Oracle 11g: Process that cause Node Reboot / Avoiding False Reboot

There are few processes that can evict nodes from the cluster or cause a node rebooting issue.
  • hangcheck-timer: This process is used to monitor for machine hangs and pauses
  • oclskd: This process is used by CSS to reboot a node based on requests from the other node with in the cluster.
  • ocssd: This process is used to monitor the internode's health.
But from Oracle 11g Release 2 hangcheck-timer is no longer needed.

To identify that which of the above process is causing node reboot we need to go through some log files
  • hangcheck-timer
    • /var/log/messages

  • oclskd
    • GRID_HOME/log/hostname/client/oclskd.log
  • ocssd
    • /var/log/messages
    • GRID_HOME/log/hostname/cssd/ocssd.log 
Below are the few lines that are mentioned by these above processes at the time of reboot in the log.
  • hangcheck-timer
    • "Hangcheck: hangcheck is restarting the machine."
  • ocssd
    • "Oracle CSSD failure.
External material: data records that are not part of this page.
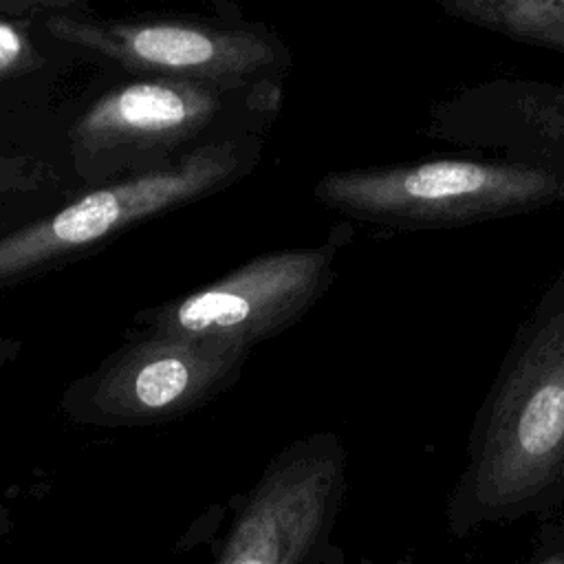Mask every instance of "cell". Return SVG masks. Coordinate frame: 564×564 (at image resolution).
I'll return each instance as SVG.
<instances>
[{
	"label": "cell",
	"mask_w": 564,
	"mask_h": 564,
	"mask_svg": "<svg viewBox=\"0 0 564 564\" xmlns=\"http://www.w3.org/2000/svg\"><path fill=\"white\" fill-rule=\"evenodd\" d=\"M48 29L134 70L212 88H234L278 62L273 42L245 31H216L181 22H119L95 26L55 18Z\"/></svg>",
	"instance_id": "obj_8"
},
{
	"label": "cell",
	"mask_w": 564,
	"mask_h": 564,
	"mask_svg": "<svg viewBox=\"0 0 564 564\" xmlns=\"http://www.w3.org/2000/svg\"><path fill=\"white\" fill-rule=\"evenodd\" d=\"M315 196L350 218L403 231L456 229L564 203V172L502 156H427L328 172Z\"/></svg>",
	"instance_id": "obj_2"
},
{
	"label": "cell",
	"mask_w": 564,
	"mask_h": 564,
	"mask_svg": "<svg viewBox=\"0 0 564 564\" xmlns=\"http://www.w3.org/2000/svg\"><path fill=\"white\" fill-rule=\"evenodd\" d=\"M231 145H205L178 165L154 170L77 198L51 218L0 238V282L84 249L141 218L192 200L231 181L238 172Z\"/></svg>",
	"instance_id": "obj_5"
},
{
	"label": "cell",
	"mask_w": 564,
	"mask_h": 564,
	"mask_svg": "<svg viewBox=\"0 0 564 564\" xmlns=\"http://www.w3.org/2000/svg\"><path fill=\"white\" fill-rule=\"evenodd\" d=\"M218 88L159 79L119 86L99 97L75 123L77 161L115 163L167 150L200 132L220 110Z\"/></svg>",
	"instance_id": "obj_9"
},
{
	"label": "cell",
	"mask_w": 564,
	"mask_h": 564,
	"mask_svg": "<svg viewBox=\"0 0 564 564\" xmlns=\"http://www.w3.org/2000/svg\"><path fill=\"white\" fill-rule=\"evenodd\" d=\"M13 531V520H11V513L0 505V542L7 540Z\"/></svg>",
	"instance_id": "obj_13"
},
{
	"label": "cell",
	"mask_w": 564,
	"mask_h": 564,
	"mask_svg": "<svg viewBox=\"0 0 564 564\" xmlns=\"http://www.w3.org/2000/svg\"><path fill=\"white\" fill-rule=\"evenodd\" d=\"M423 134L564 172V84L498 75L458 86L427 108Z\"/></svg>",
	"instance_id": "obj_7"
},
{
	"label": "cell",
	"mask_w": 564,
	"mask_h": 564,
	"mask_svg": "<svg viewBox=\"0 0 564 564\" xmlns=\"http://www.w3.org/2000/svg\"><path fill=\"white\" fill-rule=\"evenodd\" d=\"M458 22L564 53V0H436Z\"/></svg>",
	"instance_id": "obj_10"
},
{
	"label": "cell",
	"mask_w": 564,
	"mask_h": 564,
	"mask_svg": "<svg viewBox=\"0 0 564 564\" xmlns=\"http://www.w3.org/2000/svg\"><path fill=\"white\" fill-rule=\"evenodd\" d=\"M564 509V269L518 326L474 414L445 524L465 538Z\"/></svg>",
	"instance_id": "obj_1"
},
{
	"label": "cell",
	"mask_w": 564,
	"mask_h": 564,
	"mask_svg": "<svg viewBox=\"0 0 564 564\" xmlns=\"http://www.w3.org/2000/svg\"><path fill=\"white\" fill-rule=\"evenodd\" d=\"M337 245L286 249L154 311L150 333L251 348L295 322L333 282Z\"/></svg>",
	"instance_id": "obj_4"
},
{
	"label": "cell",
	"mask_w": 564,
	"mask_h": 564,
	"mask_svg": "<svg viewBox=\"0 0 564 564\" xmlns=\"http://www.w3.org/2000/svg\"><path fill=\"white\" fill-rule=\"evenodd\" d=\"M355 564H414V560L408 557V555L394 557V560H370V557H366V560H359Z\"/></svg>",
	"instance_id": "obj_14"
},
{
	"label": "cell",
	"mask_w": 564,
	"mask_h": 564,
	"mask_svg": "<svg viewBox=\"0 0 564 564\" xmlns=\"http://www.w3.org/2000/svg\"><path fill=\"white\" fill-rule=\"evenodd\" d=\"M346 494L335 434L286 447L240 500L214 564H341L333 533Z\"/></svg>",
	"instance_id": "obj_3"
},
{
	"label": "cell",
	"mask_w": 564,
	"mask_h": 564,
	"mask_svg": "<svg viewBox=\"0 0 564 564\" xmlns=\"http://www.w3.org/2000/svg\"><path fill=\"white\" fill-rule=\"evenodd\" d=\"M33 57L29 40L9 22L0 20V77L26 70Z\"/></svg>",
	"instance_id": "obj_12"
},
{
	"label": "cell",
	"mask_w": 564,
	"mask_h": 564,
	"mask_svg": "<svg viewBox=\"0 0 564 564\" xmlns=\"http://www.w3.org/2000/svg\"><path fill=\"white\" fill-rule=\"evenodd\" d=\"M249 348L148 333L121 350L97 377L90 405L106 423H159L220 392L238 372Z\"/></svg>",
	"instance_id": "obj_6"
},
{
	"label": "cell",
	"mask_w": 564,
	"mask_h": 564,
	"mask_svg": "<svg viewBox=\"0 0 564 564\" xmlns=\"http://www.w3.org/2000/svg\"><path fill=\"white\" fill-rule=\"evenodd\" d=\"M518 564H564V509L542 520L531 551Z\"/></svg>",
	"instance_id": "obj_11"
}]
</instances>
Rebooting for cluster integrity"
    • There might some more information similar to "Begin Dump" and "End Dump" just before the rebooting.
    • If you dont find any identification about the node rebooting then you might need to enable tracing and additional debugging.
There might be the case that sometimes there is a false reboot due to low MARGIN settings and heavy CPU load or a scheduler bug.

There have been wide variations in scheduling latencies observed across operating systems and versions of operating systems that can result us with false rebooting.

Increase the value of diagwait if it is set to too low and false rebooting is occured by using the below command
  • crsctl set css diagwait -force
If hangcheck-timer is used and found as a cause then increase the value of hangcheck_margin parameter of the hangcheck-timer module. To validate the values of diagwait or hangcheck_margin you can use the below method.
  • CSS misscount > (TIMEOUT + MARGIN)
    • To get the current css misscount please use crsctl get css misscount
  • CSS misscount > diagwait
  • CSS misscount > hangcheck_tick + hangcheck_margin
Note: It is recommended not to change the value of misscount and disk timeout until and unless it is not recommended by Oracle Support.